Hainan to expand intl opening-up

China’s southern island province of Hainan has unveiled an ambitious five-year strategy to deepen its international engagement and cement its role as a critical link between China and the broader global economy, marking a key new phase for its groundbreaking Free Trade Port (FTP) initiative just months after the launch of full island-wide special customs supervision.

Speaking at a State Council Information Office press conference held in Haikou on April 10, 2026, Hainan Governor Liu Xiaoming laid out the province’s trade and opening-up priorities for the 15th Five-Year Plan period spanning 2026 to 2030, framing this stage as a turning point for the FTP project. The milestone launch of island-wide special customs operations on December 18, 2025, formally concluded the FTP’s initial infrastructure and regulatory framework development, clearing the way for the next phase of expansion.

To advance this new phase of opening, Liu explained that Hainan will prioritize institutional liberalization by aligning its regulatory frameworks with high-standard global trade rules.
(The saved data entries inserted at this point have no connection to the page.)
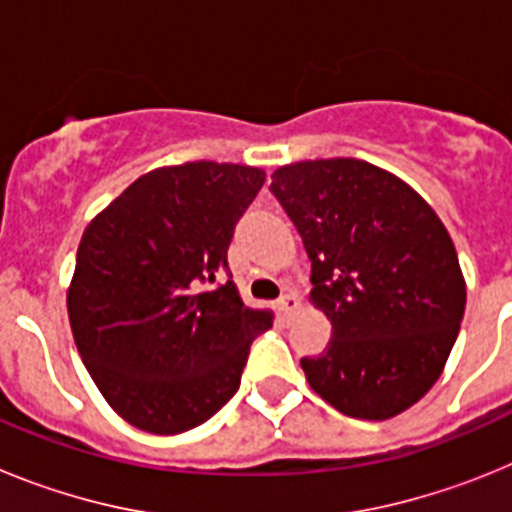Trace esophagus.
<instances>
[{
  "label": "esophagus",
  "mask_w": 512,
  "mask_h": 512,
  "mask_svg": "<svg viewBox=\"0 0 512 512\" xmlns=\"http://www.w3.org/2000/svg\"><path fill=\"white\" fill-rule=\"evenodd\" d=\"M277 307H279V312H282V318L289 320L297 312V307H300V297L292 295V292H287V295L279 297Z\"/></svg>",
  "instance_id": "34e87169"
}]
</instances>
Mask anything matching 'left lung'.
Listing matches in <instances>:
<instances>
[{
  "label": "left lung",
  "instance_id": "1",
  "mask_svg": "<svg viewBox=\"0 0 512 512\" xmlns=\"http://www.w3.org/2000/svg\"><path fill=\"white\" fill-rule=\"evenodd\" d=\"M271 192L305 243L310 302L333 325L328 351L302 359L310 387L351 418L405 413L441 377L467 305L446 225L359 158L279 166Z\"/></svg>",
  "mask_w": 512,
  "mask_h": 512
}]
</instances>
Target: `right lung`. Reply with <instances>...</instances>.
<instances>
[{
  "label": "right lung",
  "mask_w": 512,
  "mask_h": 512,
  "mask_svg": "<svg viewBox=\"0 0 512 512\" xmlns=\"http://www.w3.org/2000/svg\"><path fill=\"white\" fill-rule=\"evenodd\" d=\"M264 169L215 161L138 176L81 235L66 292L89 377L122 420L192 431L235 395L271 312L243 305L228 274L233 228Z\"/></svg>",
  "instance_id": "obj_1"
}]
</instances>
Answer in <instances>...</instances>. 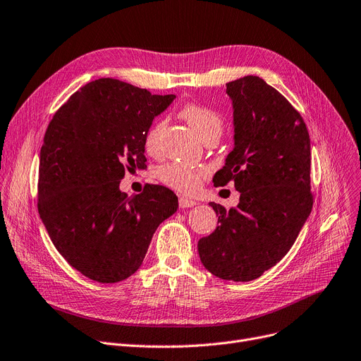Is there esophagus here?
<instances>
[{"label": "esophagus", "mask_w": 361, "mask_h": 361, "mask_svg": "<svg viewBox=\"0 0 361 361\" xmlns=\"http://www.w3.org/2000/svg\"><path fill=\"white\" fill-rule=\"evenodd\" d=\"M178 203H180V207H183V209H184V207H193V206L197 204L195 200L188 199V197H184V196H180Z\"/></svg>", "instance_id": "1"}]
</instances>
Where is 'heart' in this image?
Listing matches in <instances>:
<instances>
[{
	"label": "heart",
	"mask_w": 361,
	"mask_h": 361,
	"mask_svg": "<svg viewBox=\"0 0 361 361\" xmlns=\"http://www.w3.org/2000/svg\"><path fill=\"white\" fill-rule=\"evenodd\" d=\"M180 116L195 130V133L202 140H206L207 137L215 135H221L222 120L215 111L209 108L197 104H187L181 108ZM162 130L164 121L157 120L150 124L145 135V150L152 157L159 155ZM204 176V169L188 166L178 162L166 164L158 171V177L165 185L185 195L196 193L202 185Z\"/></svg>",
	"instance_id": "obj_1"
}]
</instances>
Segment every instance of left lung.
<instances>
[{
    "label": "left lung",
    "mask_w": 361,
    "mask_h": 361,
    "mask_svg": "<svg viewBox=\"0 0 361 361\" xmlns=\"http://www.w3.org/2000/svg\"><path fill=\"white\" fill-rule=\"evenodd\" d=\"M226 94L234 149L214 184L234 181L240 203L230 211L209 203L219 225L197 250L212 275L247 282L288 253L312 212L310 137L300 112L257 75L226 83Z\"/></svg>",
    "instance_id": "left-lung-1"
}]
</instances>
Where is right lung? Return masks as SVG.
Listing matches in <instances>:
<instances>
[{"label": "right lung", "instance_id": "obj_1", "mask_svg": "<svg viewBox=\"0 0 361 361\" xmlns=\"http://www.w3.org/2000/svg\"><path fill=\"white\" fill-rule=\"evenodd\" d=\"M174 99L98 79L73 93L47 128L37 211L55 249L93 281L135 274L159 224L177 212L178 197L164 185L146 184L133 197L120 190L127 171L146 168V131Z\"/></svg>", "mask_w": 361, "mask_h": 361}]
</instances>
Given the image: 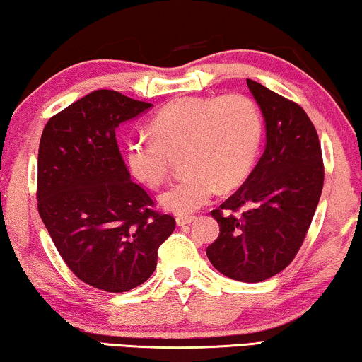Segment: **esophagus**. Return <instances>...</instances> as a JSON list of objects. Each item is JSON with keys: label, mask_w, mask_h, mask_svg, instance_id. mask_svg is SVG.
Listing matches in <instances>:
<instances>
[{"label": "esophagus", "mask_w": 362, "mask_h": 362, "mask_svg": "<svg viewBox=\"0 0 362 362\" xmlns=\"http://www.w3.org/2000/svg\"><path fill=\"white\" fill-rule=\"evenodd\" d=\"M196 221V216H177L176 217V224L180 227H185V226H189L192 222Z\"/></svg>", "instance_id": "34e87169"}]
</instances>
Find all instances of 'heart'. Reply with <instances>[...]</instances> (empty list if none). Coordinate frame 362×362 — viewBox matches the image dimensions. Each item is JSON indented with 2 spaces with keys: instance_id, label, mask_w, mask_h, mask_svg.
Wrapping results in <instances>:
<instances>
[{
  "instance_id": "obj_1",
  "label": "heart",
  "mask_w": 362,
  "mask_h": 362,
  "mask_svg": "<svg viewBox=\"0 0 362 362\" xmlns=\"http://www.w3.org/2000/svg\"><path fill=\"white\" fill-rule=\"evenodd\" d=\"M155 136L127 141L125 161L148 187L165 182L170 155L185 148L189 176L160 196V206L177 216L192 214L212 199L217 187L232 189L249 175L259 155L262 117L254 100L240 93L219 98L182 97L150 120Z\"/></svg>"
}]
</instances>
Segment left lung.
I'll return each instance as SVG.
<instances>
[{
  "instance_id": "8db88e82",
  "label": "left lung",
  "mask_w": 362,
  "mask_h": 362,
  "mask_svg": "<svg viewBox=\"0 0 362 362\" xmlns=\"http://www.w3.org/2000/svg\"><path fill=\"white\" fill-rule=\"evenodd\" d=\"M247 87L264 117L265 151L240 189L211 212L221 234L206 255L222 275L257 284L295 259L318 206L325 171L318 133L303 108L250 78ZM240 206L244 213L231 214Z\"/></svg>"
}]
</instances>
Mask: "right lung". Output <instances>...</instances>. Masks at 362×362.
I'll list each match as a JSON object with an SVG mask.
<instances>
[{"label": "right lung", "instance_id": "right-lung-1", "mask_svg": "<svg viewBox=\"0 0 362 362\" xmlns=\"http://www.w3.org/2000/svg\"><path fill=\"white\" fill-rule=\"evenodd\" d=\"M151 107L102 88L54 115L39 143V216L74 275L110 293L150 279L176 226L151 209L115 140L120 123Z\"/></svg>", "mask_w": 362, "mask_h": 362}]
</instances>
The province will align its practices with major multilateral frameworks including the Regional Comprehensive Economic Partnership (RCEP), the Comprehensive and Progressive Agreement for Trans-Pacific Partnership (CPTPP), and the Digital Economy Partnership Agreement (DEPA), while also supporting ongoing negotiations to upgrade the China-ASEAN Free Trade Area to its 3.0 iteration.

The province enters this new planning period on the heels of robust trade growth over the 14th Five-Year Plan (2021-2025), when both goods and services trade posted average annual growth rates exceeding 20 percent. For the coming five years, Hainan has set clear, ambitious targets: 10 percent average annual growth for goods trade, 20 percent annual growth for services trade, and 10 percent annual expansion in actually utilized foreign direct investment.

Already, the new regulatory framework and policy incentives are driving tangible on-the-ground growth across Hainan’s processing and trade sectors, with the local coffee industry offering a clear illustration of the benefits of the FTP’s model.

On the same day the special customs regime launched last December, a shipment of blended roasted coffee beans produced by Charoen Pokphand Group (Hainan) Xinglong Coffee Industry Development Co, a Sino-Thai joint venture based in Wanning city, departed Qionghai Boao International Airport for the Chinese mainland market. The beans, imported raw from Colombia, were roasted, blended and packaged at the company’s automated processing facility in Xinglong Coffee Valley, adding more than 30 percent to their value before shipment. This marked the first shipment from Wanning to qualify for Hainan FTP’s value-added tariff exemption policy for domestic sales, cutting costs significantly for the producer.

The joint venture already operates under a cross-border model unique to the Hainan FTP: importing low-cost raw materials from global producers, processing them into finished high-value products, then selling finished goods both domestically and internationally. During the company’s first export shipment to Australia, the firm saved 8 percent on import tariffs for raw beans and 13 percent on value-added tax, directly boosting its profit margin and global competitiveness.

“The most transformative change we have seen stems from Hainan’s institutional opening-up,” noted Ye Jian, general manager of the Sino-Thai joint venture. “Hainan is rapidly emerging as a strategic node in the global coffee supply chain.”

Ye added that Hainan’s geographic proximity to major coffee-producing nations in Southeast Asia, paired with unimpeded access to China’s 1.4 billion-person consumer market, gives the island an unrivaled competitive advantage. The new special customs regime, he explained, is cutting cross-border logistics costs, streamlining supply chain clearance processes, and attracting skilled industry talent, helping reshape Hainan’s role from a simple entry point for raw materials into a fully fledged global processing hub.

“A single cup of Xinglong coffee might use beans grown in Colombia, processed and packaged in Hainan, and end up sold to consumers in Australia — that is a perfect, tangible example of how the Hainan FTP connects China’s market and production capacity with the entire world,” Ye said.

Policy support for the new trade and processing model has expanded in lockstep with the launch of the special customs regime. Ahead of the December 2025 launch, Hainan updated its zero-tariff raw material list in February 2025, expanding the roster to roughly 6,600 eligible products and adding unroasted coffee beans alongside 296 other commodity items. By the end of 2025, the number of companies eligible to access the FTP’s preferential policies had grown by more than 11,000 from pre-expansion levels, signaling widespread business uptake of the new regime.